**EXERCISE OBJECTIVE**
For the material that follows, return exactly the lines from the one with "Fabuleux Lo Jahni." through the one with "Плотина Гувера величавая", both ends included.

**AVAILABLE DATA**
──────

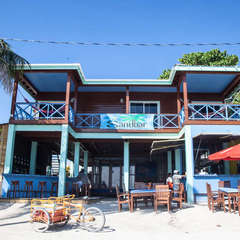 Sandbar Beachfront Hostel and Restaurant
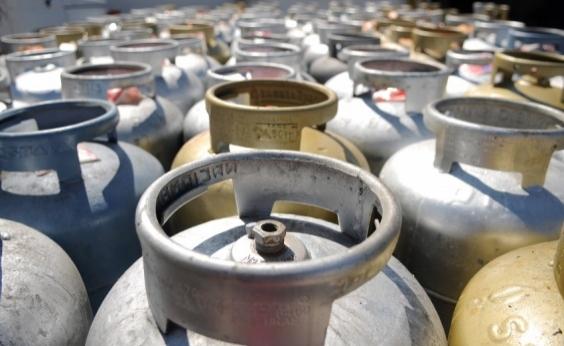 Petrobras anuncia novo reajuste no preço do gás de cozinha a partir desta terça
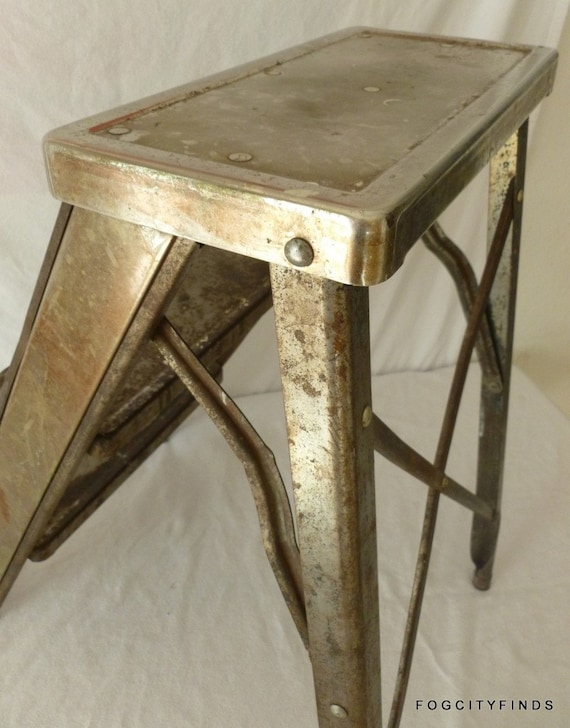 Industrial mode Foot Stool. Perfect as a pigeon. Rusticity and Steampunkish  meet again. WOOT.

──────

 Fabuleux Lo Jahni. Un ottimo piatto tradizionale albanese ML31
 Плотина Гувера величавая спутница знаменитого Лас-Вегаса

──────

**ANSWER AREA**
 Fabuleux Lo Jahni. Un ottimo piatto tradizionale albanese ML31
 Плотина Гувера величавая спутница знаменитого Лас-Вегаса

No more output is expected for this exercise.